- Given task
Please pull out every line in the items below that contains the string "visible". Case counts, so copy only lines where the capitalization matches.

- Records for the exercise
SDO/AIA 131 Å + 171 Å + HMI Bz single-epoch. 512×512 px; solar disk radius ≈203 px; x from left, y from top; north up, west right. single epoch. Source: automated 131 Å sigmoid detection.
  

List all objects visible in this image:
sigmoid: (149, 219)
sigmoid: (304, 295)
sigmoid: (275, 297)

...

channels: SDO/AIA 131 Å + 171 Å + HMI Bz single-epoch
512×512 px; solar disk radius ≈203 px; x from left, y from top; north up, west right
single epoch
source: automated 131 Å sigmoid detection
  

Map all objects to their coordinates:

...

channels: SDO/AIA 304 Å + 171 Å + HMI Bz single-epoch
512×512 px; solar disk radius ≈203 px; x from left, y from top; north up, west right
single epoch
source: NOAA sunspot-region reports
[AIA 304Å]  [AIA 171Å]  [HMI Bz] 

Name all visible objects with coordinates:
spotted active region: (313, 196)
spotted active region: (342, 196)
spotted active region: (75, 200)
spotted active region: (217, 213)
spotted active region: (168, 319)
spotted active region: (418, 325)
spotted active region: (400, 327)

- Solution to this task
List all objects visible in this image:
Name all visible objects with coordinates:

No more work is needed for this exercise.